Detection of perioperative myocardial damage after coronary artery bypass graft surgery.

Abstract
In order to evaluate methods for detecting peri-operative myocardial damage we studied 41 patients before and serially following coronary artery bypass graft surgery utilizing the 12-lead ECG, serum MB-CPK measurements, and 99mTc pyrophosphate myocardial scans. Six of the 41 patients (15%) developed persistent new Q waves after surgery. Six other patients demonstrated ischemic ST-T wave changes that persisted for 48 hours or more. Mean total MB-CPK released was highest for the group with new Q waves [1598+/-545 (SE) I.U./L-hr] as compared to the group with ischemic ST-T wave changes 708+/-65 I.U./L-hr) or the group with no ECG changes (262+/-47 I.U./L-hr). Ten patients (24%) has positive postoperative pyrophosphate scans consistent with myocardial infarction.
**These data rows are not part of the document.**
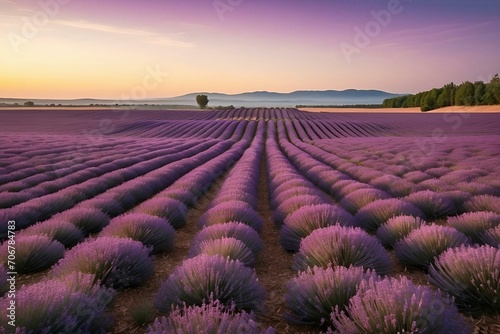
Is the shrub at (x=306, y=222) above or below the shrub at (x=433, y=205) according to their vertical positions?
above

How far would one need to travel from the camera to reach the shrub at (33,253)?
3.97 m

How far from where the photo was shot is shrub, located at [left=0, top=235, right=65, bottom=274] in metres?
3.97

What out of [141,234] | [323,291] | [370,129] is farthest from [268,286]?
[370,129]

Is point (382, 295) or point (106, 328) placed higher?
point (382, 295)

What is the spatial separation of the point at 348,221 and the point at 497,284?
2276mm

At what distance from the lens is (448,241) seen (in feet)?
12.1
The three techniques were compared in these 41 patients utilizing 465 I.U./L.-hr as the upper limit of normal MB-CPK released after uncomplicated coronary bypass surgery (no ECG changes, negative scan). Five patients with ischemic ECG changes had a positive scan and high MB-CPK; six patients with no ECG changes had high MB-CPK but a negative scan; and one patient with high MB-CPK and new Q wave had a negative scan. We conclude 1) new Q waves on ECG underestimate the incidence of myocardial damage after coronary artery surgery; 2) MB-CPK alone overestimates the incidence of infarction; and 3) a combination of the three techniques is the best means for detecting myocardial damage after coronary artery bypass graft surgery.